Cultural Note. Here in Argentina we use Argentine Pesos. Different from the Mexican peso, each Argentine 4.7 pesos values about $1 American dollar right now. As you might have guessed, it takes a while to adjust to the difference in value. My first few weeks, i always had to do the conversion between pesos and dollars, until I learned the true value of each peso. For example, soda might cost eight or nine pesos. This sounds really expensive when you only pay attention to the numerical value, but when you do the conversion it rounds to just under two bucks, which isn´t too bad for a half-liter. That reminds me, everything here functions on the metric system. So just like with the peso, I had to adjust to kilometers, liters, and all sorts of random measurements you would never really think twice about while living in the States. Even when I first started driving the mission van, I had no idea how fast the speedometer registered. 120 km/hr... (72 mph) What does that really mean? Sometimes I just smiled to myself and went with the traffic, hoping it wasn´t too crazy fast. haha. It just takes awhile, that is for sure. It´s all part of the experience, though. The hardest for me right now is the difference between Fahrenheit and Celsius. My first few months, people would tell me, "hey, it´s 30 degrees outside." I wouldn´t have any idea what it meant, especially when you throw the language barrier on top of everything haha. So each day, regardless of what the dumb thermometer said, I had to go outside to feel how hot it was haha. Another difficult one was using kilometers per liter, which has basically nothing to do with miles per gallon haha. Even now, after living in Argentina for more than a year, when someone tells me their gas mileage, i don´t really have any clue about its efficiency haha, so i just smile and say, "cool." You just have to live in a foreign country to really experience the change of both simple and complex aspects of life, anywhere from the language you speak daily to how you plug in a stereo system haha. Some missionaries have blown stuff up, all due to the difference in voltage.

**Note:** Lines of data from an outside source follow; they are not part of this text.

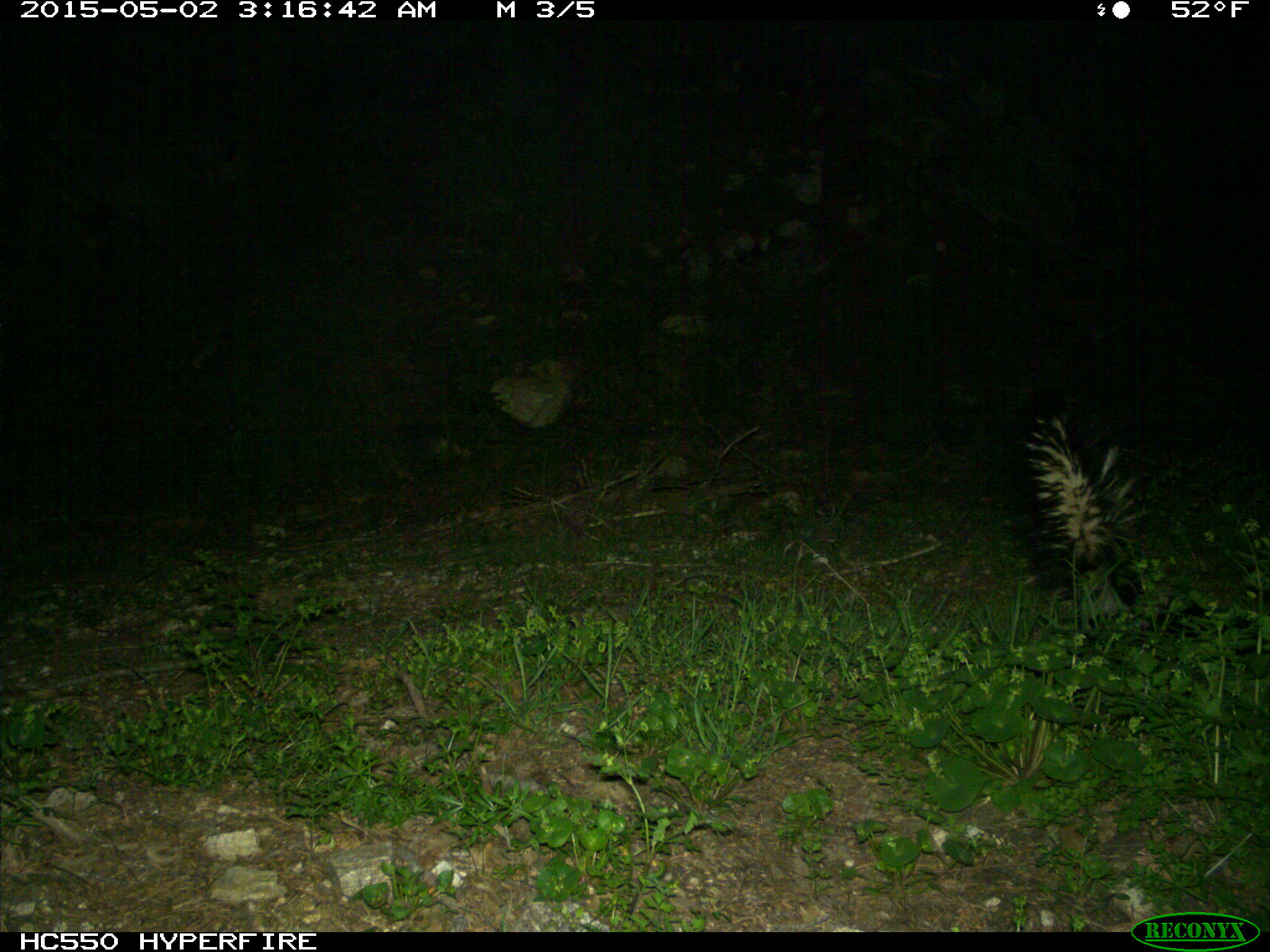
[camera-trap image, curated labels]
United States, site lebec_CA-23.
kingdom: Animalia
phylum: Chordata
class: Mammalia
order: Carnivora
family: Mephitidae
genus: Mephitis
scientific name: Mephitis mephitis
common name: striped skunk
Mephitis mephitis (striped skunk).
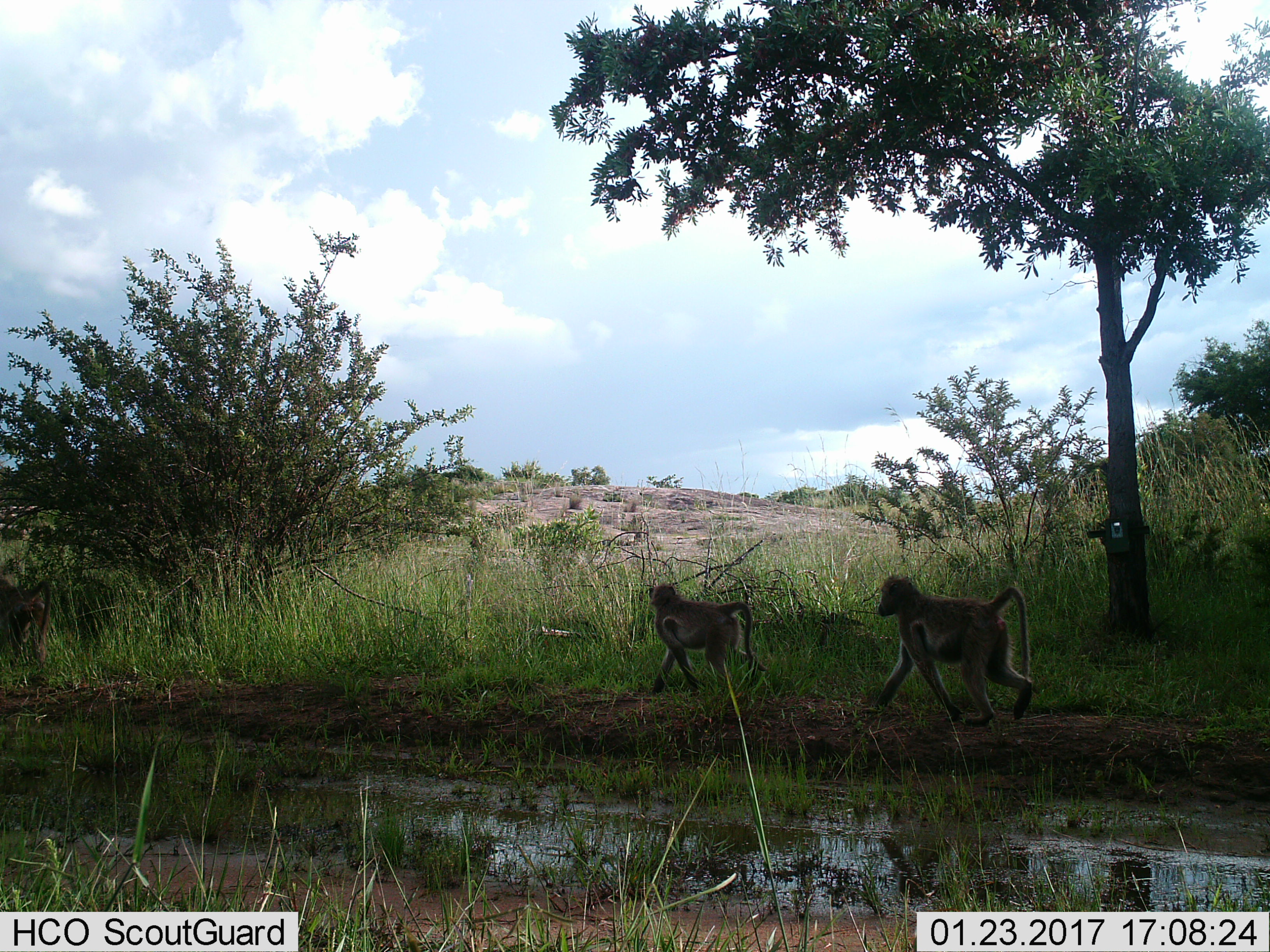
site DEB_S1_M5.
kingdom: Animalia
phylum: Chordata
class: Mammalia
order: Primates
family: Cercopithecidae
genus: Papio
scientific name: Papio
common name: baboon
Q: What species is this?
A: Baboon (Papio).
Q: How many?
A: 2.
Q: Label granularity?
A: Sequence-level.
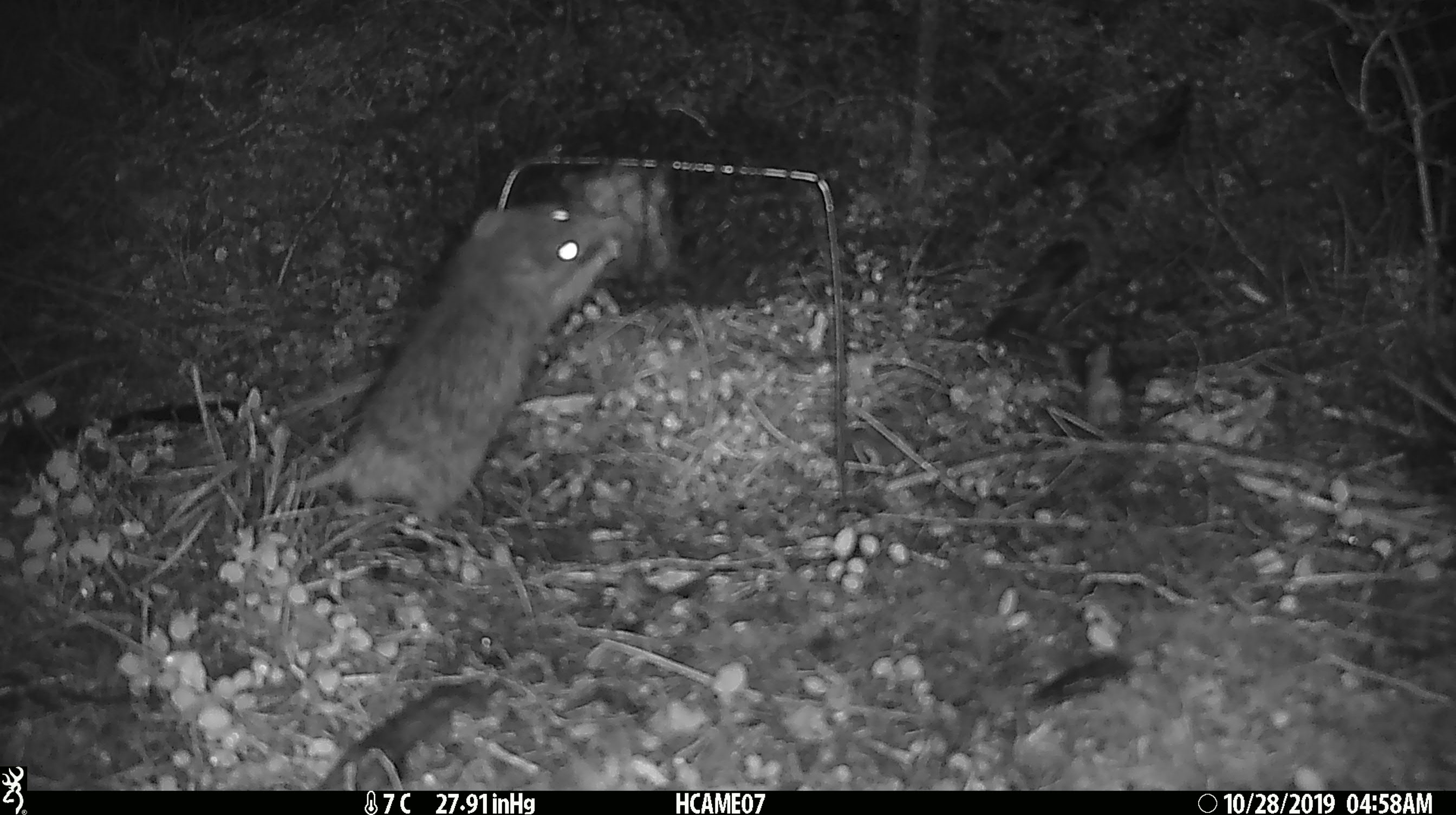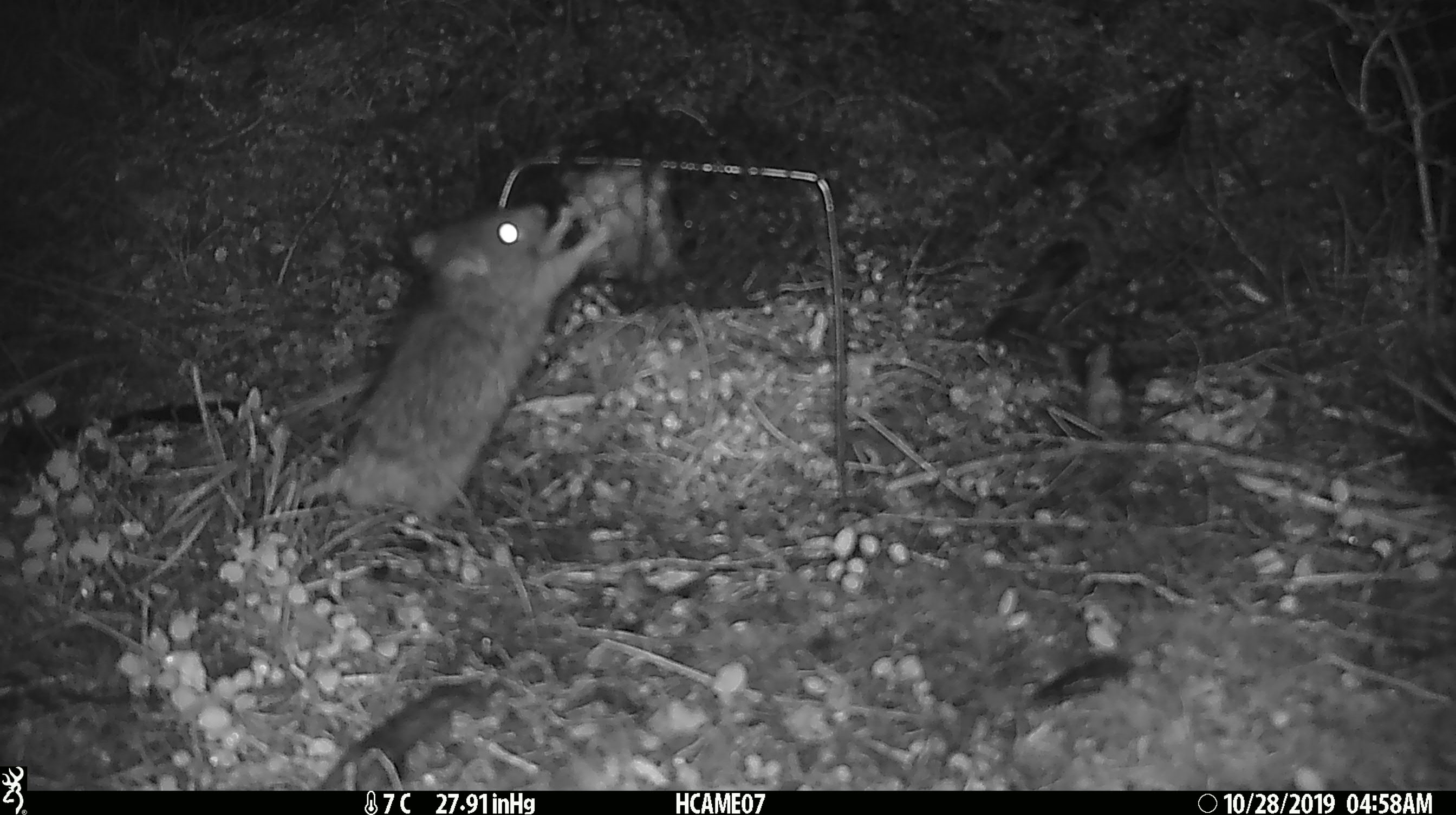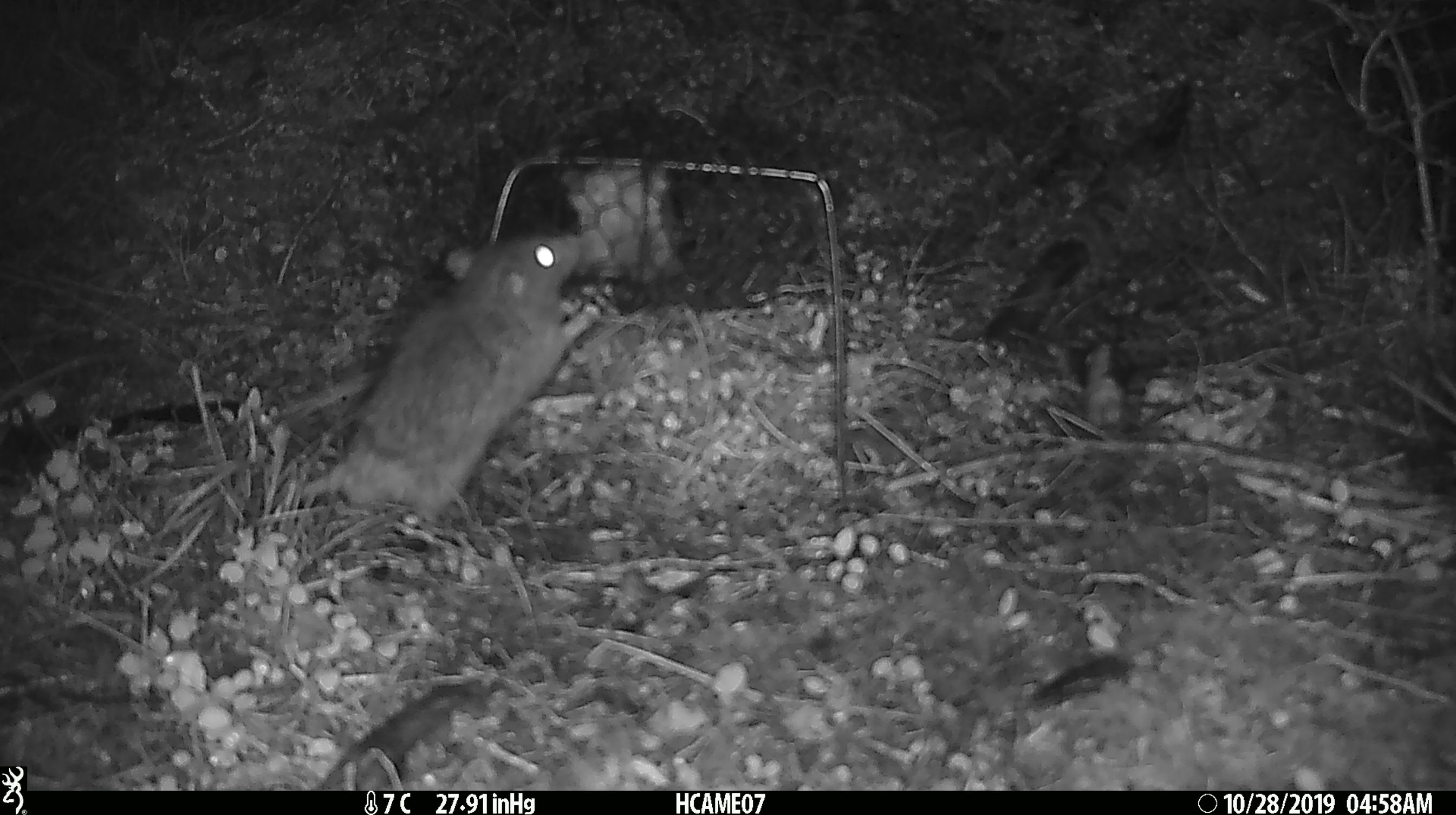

Actually, just to give a quick recap on last Christmas, i will tell a quick story. I just reminded myself about a funny experience! Last December, one of the missionaries couldn´t contain his excitement while opening his Christmas package, in which he found tons of Christmas lights. Super excited and with the biggest smile ever, he ran to the wall and plugged them in immediately, without thinking and completely forgetting about the Argentine voltage system. All of his beautiful lights exploded one by one, until everything was totally ruined and kinda smokey. His facial expression and excitement pulled a complete 180 in about two seconds HAHAHAHA. So yep, his Christmas lights didn´t really turn out quite like his mom would have liked last Christmas, but at least he made me laugh haha!
And that´s about all I have today. I will try to write a bit more later today, but i´m just worn out. It has been a long, routine week, without any really unique experiences. We did the normal stuff, worked hard, and had some great lessons. Many of our investigators have done some solid reading, and we have had some support from member too. I´ll probably give an update on some of them next week. That reminds me . . . next week is transfer week--"the week of chaos". I will probably have little free time, but it´s all good. Everything has its purpose, right? I have been here as the mission´s historian and data analyst for almost 7 months now. I know, pretty nuts, huh? I will probably serve in another area and get transferred from here next week, but whatever the President feels will work fine for me. I will willingly (and excitedly) go back out into the field, whereas staying here in the offices one more transfer for six weeks would really be an adventure too. Whatever the Lord wants for me. :). Rumor has it that i´m staying for one more, due to many other changes throughout the mission and since the President feels content with my work. At the same time, I have stayed here longer than most.... We will just have to see with time. I will know next Monday for sure!
Thanks for all of your support. I have had some of the busiest days of my life, starting at 630am and ended right at 1030, with very little break time. Like always, I really appreciate your letters. Malia and Kimbz, thank you so much for your mail!!!!!! I enjoyed reading your letters, and they made me laugh, like A LOT. Rojo was thrilled! haha. I will try to write back today if there´s time! Thanks again for your support. Also, i appreciate the prayers of everyone. Actually, i´m grateful for any type of support directed to missionary work. I want everyone to know of my gratitude, whoever it might be that´s reading this page right now. You help me keep going. I would like to leave you guys with a quote from my personal study this week. It is in Spanish, so you will have to put it in a translator. Those of you who speak Spanish should like it a lot. :) I just don´t want to translate it because it would lose some meaning, knowing that any translation isn´t 100 percent accurate. Alright, here it is:
"Podemos cambiar nuestro estilo de vida si lo deseamos de verdad. Si ponemos nuestra fe en el Padre Celestial, Él nos sostendrá en nuestro esfuerzo."
May we all strive to mold our lifestyles in a way that binds us closer to our loved ones and to our Heavenly Father is my hope and prayer, and I leave it with you as a missionary here in Rosario, Argentina. I know we are all one big family, and I really appreciate all you do for me.